Task goal » Every line of the material is to be reproduced verbatim.

Raw data »
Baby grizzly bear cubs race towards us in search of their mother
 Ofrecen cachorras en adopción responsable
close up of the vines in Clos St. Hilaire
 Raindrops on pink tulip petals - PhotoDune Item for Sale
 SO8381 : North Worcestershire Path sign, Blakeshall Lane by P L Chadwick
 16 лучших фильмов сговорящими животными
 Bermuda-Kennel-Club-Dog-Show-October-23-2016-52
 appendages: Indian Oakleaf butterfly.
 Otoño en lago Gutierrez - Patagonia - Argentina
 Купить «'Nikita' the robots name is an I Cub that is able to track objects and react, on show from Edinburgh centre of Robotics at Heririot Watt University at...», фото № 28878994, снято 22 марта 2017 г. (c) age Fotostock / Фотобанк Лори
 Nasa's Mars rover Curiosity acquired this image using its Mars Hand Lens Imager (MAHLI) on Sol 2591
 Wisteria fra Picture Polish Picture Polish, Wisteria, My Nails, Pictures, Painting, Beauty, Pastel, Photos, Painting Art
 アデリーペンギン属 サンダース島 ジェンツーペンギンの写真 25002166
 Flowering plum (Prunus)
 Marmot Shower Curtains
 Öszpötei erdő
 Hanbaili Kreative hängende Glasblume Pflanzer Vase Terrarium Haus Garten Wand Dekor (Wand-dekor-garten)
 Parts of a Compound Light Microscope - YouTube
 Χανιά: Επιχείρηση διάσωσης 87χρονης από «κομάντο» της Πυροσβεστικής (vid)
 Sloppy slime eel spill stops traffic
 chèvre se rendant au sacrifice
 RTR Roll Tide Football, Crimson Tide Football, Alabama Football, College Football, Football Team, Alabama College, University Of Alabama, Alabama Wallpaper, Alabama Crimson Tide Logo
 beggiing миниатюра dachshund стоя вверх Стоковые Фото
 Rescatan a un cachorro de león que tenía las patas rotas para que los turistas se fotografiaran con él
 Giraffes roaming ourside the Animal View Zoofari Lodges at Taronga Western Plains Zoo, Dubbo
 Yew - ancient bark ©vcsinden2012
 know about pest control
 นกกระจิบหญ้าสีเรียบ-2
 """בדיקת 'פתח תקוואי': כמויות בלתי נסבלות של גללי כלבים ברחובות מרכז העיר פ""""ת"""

Written response »
Baby grizzly bear cubs race towards us in search of their mother
 Ofrecen cachorras en adopción responsable
close up of the vines in Clos St. Hilaire
 Raindrops on pink tulip petals - PhotoDune Item for Sale
 SO8381 : North Worcestershire Path sign, Blakeshall Lane by P L Chadwick
 16 лучших фильмов сговорящими животными
 Bermuda-Kennel-Club-Dog-Show-October-23-2016-52
 appendages: Indian Oakleaf butterfly.
 Otoño en lago Gutierrez - Patagonia - Argentina
 Купить «'Nikita' the robots name is an I Cub that is able to track objects and react, on show from Edinburgh centre of Robotics at Heririot Watt University at...», фото № 28878994, снято 22 марта 2017 г. (c) age Fotostock / Фотобанк Лори
 Nasa's Mars rover Curiosity acquired this image using its Mars Hand Lens Imager (MAHLI) on Sol 2591
 Wisteria fra Picture Polish Picture Polish, Wisteria, My Nails, Pictures, Painting, Beauty, Pastel, Photos, Painting Art
 アデリーペンギン属 サンダース島 ジェンツーペンギンの写真 25002166
 Flowering plum (Prunus)
 Marmot Shower Curtains
 Öszpötei erdő
 Hanbaili Kreative hängende Glasblume Pflanzer Vase Terrarium Haus Garten Wand Dekor (Wand-dekor-garten)
 Parts of a Compound Light Microscope - YouTube
 Χανιά: Επιχείρηση διάσωσης 87χρονης από «κομάντο» της Πυροσβεστικής (vid)
 Sloppy slime eel spill stops traffic
 chèvre se rendant au sacrifice
 RTR Roll Tide Football, Crimson Tide Football, Alabama Football, College Football, Football Team, Alabama College, University Of Alabama, Alabama Wallpaper, Alabama Crimson Tide Logo
 beggiing миниатюра dachshund стоя вверх Стоковые Фото
 Rescatan a un cachorro de león que tenía las patas rotas para que los turistas se fotografiaran con él
 Giraffes roaming ourside the Animal View Zoofari Lodges at Taronga Western Plains Zoo, Dubbo
 Yew - ancient bark ©vcsinden2012
 know about pest control
 นกกระจิบหญ้าสีเรียบ-2
 """בדיקת 'פתח תקוואי': כמויות בלתי נסבלות של גללי כלבים ברחובות מרכז העיר פ""""ת"""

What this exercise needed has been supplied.